Finn : Ça l’est, clairement. On a toustes des raisons différentes pour lesquelles on fait de la musique. Pour moi, c’est surtout quelque chose qui m’aide à ordonner mes émotions, à les appréhender. C’est ma manière de réagir aux émotions. L’écriture, c’est ma thérapie quotidienne. Je suppose aussi qu’au fil du temps, ces mots deviennent une sorte de petites capsules temporelles que tu finis par apprécier. Comme The Runaway Found qui représente un peu mon journal intime d’adolescent. C’est là quoi, je ne peux pas m’en détourner et finalement, ça fait du bien. Parce que quand je l’ai écrit, je ne l’ai pas fait avec ce besoin de me souvenir de quoique ce soit. Je voulais me comprendre moi-même avant tout. Puis, je pense que la musique prend aussi la forme d’un miroir d’une certaine manière. Au plus tu regardes, au plus tu verras certaines choses différemment. Et c’est quelque chose qui me frustre parfois également. Mais la musique aide. Si je n’étais pas auteur-compositeur, je serais tourmenté par autre chose (rires). Tourmenté par le fait de ne pas savoir comment digérer toutes ces émotions.
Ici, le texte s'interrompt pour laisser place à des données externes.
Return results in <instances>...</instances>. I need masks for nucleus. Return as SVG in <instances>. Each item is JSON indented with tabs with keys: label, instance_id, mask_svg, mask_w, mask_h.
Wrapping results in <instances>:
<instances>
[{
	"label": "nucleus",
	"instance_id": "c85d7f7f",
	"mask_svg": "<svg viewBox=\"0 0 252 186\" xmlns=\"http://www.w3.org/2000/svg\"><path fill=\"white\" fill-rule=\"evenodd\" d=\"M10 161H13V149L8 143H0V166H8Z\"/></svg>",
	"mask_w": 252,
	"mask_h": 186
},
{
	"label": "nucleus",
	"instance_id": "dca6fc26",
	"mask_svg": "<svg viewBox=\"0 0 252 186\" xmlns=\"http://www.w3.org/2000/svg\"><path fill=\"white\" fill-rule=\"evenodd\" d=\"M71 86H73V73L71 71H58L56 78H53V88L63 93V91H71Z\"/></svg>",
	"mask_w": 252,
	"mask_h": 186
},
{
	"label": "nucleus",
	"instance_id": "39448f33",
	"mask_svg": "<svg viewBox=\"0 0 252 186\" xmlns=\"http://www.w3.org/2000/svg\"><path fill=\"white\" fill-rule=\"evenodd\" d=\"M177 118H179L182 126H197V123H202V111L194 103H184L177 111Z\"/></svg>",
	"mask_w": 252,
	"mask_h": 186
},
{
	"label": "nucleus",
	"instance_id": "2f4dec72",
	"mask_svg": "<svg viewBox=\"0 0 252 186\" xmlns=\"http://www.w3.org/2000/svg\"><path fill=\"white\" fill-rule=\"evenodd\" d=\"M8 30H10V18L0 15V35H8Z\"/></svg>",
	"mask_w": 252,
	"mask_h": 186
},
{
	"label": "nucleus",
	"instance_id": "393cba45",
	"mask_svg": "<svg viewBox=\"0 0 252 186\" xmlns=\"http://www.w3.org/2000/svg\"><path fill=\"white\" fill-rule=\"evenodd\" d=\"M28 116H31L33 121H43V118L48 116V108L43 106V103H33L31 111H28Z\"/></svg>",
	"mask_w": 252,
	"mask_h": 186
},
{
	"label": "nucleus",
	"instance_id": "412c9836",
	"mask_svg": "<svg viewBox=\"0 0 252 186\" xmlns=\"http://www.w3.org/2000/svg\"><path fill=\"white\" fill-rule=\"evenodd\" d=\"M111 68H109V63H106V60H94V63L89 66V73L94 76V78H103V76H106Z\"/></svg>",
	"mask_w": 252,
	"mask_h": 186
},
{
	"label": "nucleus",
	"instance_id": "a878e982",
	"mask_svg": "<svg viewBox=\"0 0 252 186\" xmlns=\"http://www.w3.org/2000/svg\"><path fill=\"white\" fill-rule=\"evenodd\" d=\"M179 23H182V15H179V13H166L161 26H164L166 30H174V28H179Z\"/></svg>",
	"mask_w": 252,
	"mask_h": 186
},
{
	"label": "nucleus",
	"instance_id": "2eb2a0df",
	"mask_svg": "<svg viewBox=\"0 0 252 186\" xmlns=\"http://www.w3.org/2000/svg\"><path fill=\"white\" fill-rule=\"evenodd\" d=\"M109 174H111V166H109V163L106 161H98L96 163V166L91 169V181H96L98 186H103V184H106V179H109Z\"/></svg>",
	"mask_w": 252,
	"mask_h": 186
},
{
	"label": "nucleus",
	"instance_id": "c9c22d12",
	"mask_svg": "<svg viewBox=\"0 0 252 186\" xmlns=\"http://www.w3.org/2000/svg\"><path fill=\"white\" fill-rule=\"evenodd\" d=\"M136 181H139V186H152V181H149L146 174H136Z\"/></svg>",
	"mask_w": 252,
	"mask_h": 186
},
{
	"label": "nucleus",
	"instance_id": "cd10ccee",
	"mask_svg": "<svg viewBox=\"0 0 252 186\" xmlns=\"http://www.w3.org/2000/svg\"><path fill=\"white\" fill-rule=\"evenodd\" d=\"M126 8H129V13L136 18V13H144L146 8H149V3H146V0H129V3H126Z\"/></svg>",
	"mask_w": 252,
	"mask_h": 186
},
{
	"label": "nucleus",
LVP : Ce nouvel album s’appelle Asphodels, en référence aux fleurs très présentes dans la Grèce antique. Une fleur qui entourait le palais des Dieux de l’Enfer. Pourtant, cette fleur, elle possède un pouvoir symbolique : celui de résister au feu. Elle symbolise d’ailleurs la résurrection, toujours selon la légende. Au plus on écoute cet album, au plus on a l’impression que tes mots résonnent de manière plus apaisée qu’avant, comme un renouveau.

Finn : Les morceaux qui composent l’album me procurent des sensations et des émotions que je n’ai jamais ressenti sur mes précédents. Je pense qu’il y a une certaine part de confiance silencieuse qui commence à s’installer. Après des années passées à me demander ce que j’étais en train de faire (rires), je ressens clairement une sorte de paix avec mon écriture. Peut-être que ça s’étend au reste finalement. Évidemment, ça ne m’empêche pas de parfois douter, mais beaucoup moins qu’avant. Et j’ai plus de patience aussi. Aujourd’hui, j’ai une fille et ça a surement dû aider. Elle m’apporte ce besoin toujours plus fort de stabilité que je cherche. Pour elle et pour ma compagne.

LVP : L’album termine sur ce très beau morceau A Land Beyond où tu dis qu’il y aura toujours un refuge derrière la montagne. C’était important pour toi de finir cet album comme ça, sur une lueur d’espoir ?

Finn : Oui, vraiment. Je ne sais pas trop d’où me vient ce morceau d’ailleurs. Il est tombé à pic. Je pense que c’était vraiment la meilleure conclusion pour cet album.

LVP : Est-ce qu’on peut dire que cet album nous aide à encore plus célébrer la vie ?

Finn : En tous cas, j’espère que ça puisse avoir cet effet sur au moins une personne ! Il y a pas mal de choses sur cet album malgré sa simplicité. Il porte en lui beaucoup d’émotions différentes. J’espère toujours qu’il y aura un morceau qui touchera quelqu’un·e au point de l’aider à comprendre certaines choses de sa vie. Un petit quelque chose qui ajoutera un peu de lumière dans sa journée.